# Chicken incubators as reptile incubators?



## dawnthief (Mar 14, 2008)

Aaaaaaage ago my mum hatched some duck eggs and bought an incubator to do so. 

My Leos finally mated last night :2thumb:

Is this incubator ok to set up with my leo eggs whenever they arrive?

Brinsea Octagon 20 Advance Incubator With Autoturn Cradle

You can turn the autoturn off so it doesn't rock.

Is it any good?


----------



## mariex4 (Oct 19, 2009)

ive never know anybody to use one or maybe ive just not seen them. To be honest id either use a poly box or a proper incubator as if somebody switches the turn button on by mistake its a by by eggies


----------



## Tombo46 (Aug 5, 2010)

I suppose if it holds a steady temperature it could work. Just pop your tub in it like you would any other incubator?


----------



## dawnthief (Mar 14, 2008)

There's a pin that you can put in it so it doesn't turn so luckily that wouldn't happen 

Would I need a lid on the top of the tub? or just put the tub in open lidded with the substrate in?


----------



## pigglywiggly (Jul 19, 2008)

i used to use one of these for poultry, they`re a quality incy.

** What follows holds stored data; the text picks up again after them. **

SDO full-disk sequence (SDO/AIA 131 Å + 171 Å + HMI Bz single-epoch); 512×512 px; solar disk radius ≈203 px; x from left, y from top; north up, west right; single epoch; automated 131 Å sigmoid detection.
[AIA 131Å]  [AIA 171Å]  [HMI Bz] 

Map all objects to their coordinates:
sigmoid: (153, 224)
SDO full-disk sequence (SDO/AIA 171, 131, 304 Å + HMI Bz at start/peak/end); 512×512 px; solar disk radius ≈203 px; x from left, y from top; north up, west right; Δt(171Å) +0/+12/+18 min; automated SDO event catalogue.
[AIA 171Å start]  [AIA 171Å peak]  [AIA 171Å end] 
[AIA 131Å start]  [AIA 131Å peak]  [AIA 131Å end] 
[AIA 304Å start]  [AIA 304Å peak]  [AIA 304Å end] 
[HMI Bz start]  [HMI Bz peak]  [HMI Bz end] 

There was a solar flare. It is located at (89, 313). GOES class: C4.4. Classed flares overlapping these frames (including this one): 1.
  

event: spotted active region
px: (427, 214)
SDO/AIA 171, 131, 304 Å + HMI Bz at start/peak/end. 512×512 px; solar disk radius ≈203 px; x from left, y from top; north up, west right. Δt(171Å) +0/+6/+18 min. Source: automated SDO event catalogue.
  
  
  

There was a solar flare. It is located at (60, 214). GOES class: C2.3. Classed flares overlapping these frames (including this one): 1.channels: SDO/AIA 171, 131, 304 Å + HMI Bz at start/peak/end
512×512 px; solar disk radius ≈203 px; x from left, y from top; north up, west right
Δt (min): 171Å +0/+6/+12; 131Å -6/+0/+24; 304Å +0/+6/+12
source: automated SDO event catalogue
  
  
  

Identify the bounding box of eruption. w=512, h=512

a hobavator is a chook incubator and lots of people use them for reps.

if you were to use it for your reptiles you just take it off the autoturn cradle and use it without? 
thats what i used to do anyway

you`d need to do a trail run to get the right temperature in your incubation tubs ( & put your thermometer probe inside the tub )

and you`d need to use a sealed tub to put your eggs in, because the octagon has a fan in it and it`d dry everything out too much imo.

this method with sealed tubs would probly be best 
Albey's How To Incubate Leopard Gecko Eggs


----------



## Tombo46 (Aug 5, 2010)

dawnthief said:


> There's a pin that you can put in it so it doesn't turn so luckily that wouldn't happen
> 
> Would I need a lid on the top of the tub? or just put the tub in open lidded with the substrate in?


I'd treat it like you would any other incubator. Tub with a lid etc. make sure the incubators only purpose is to maintain temps.


----------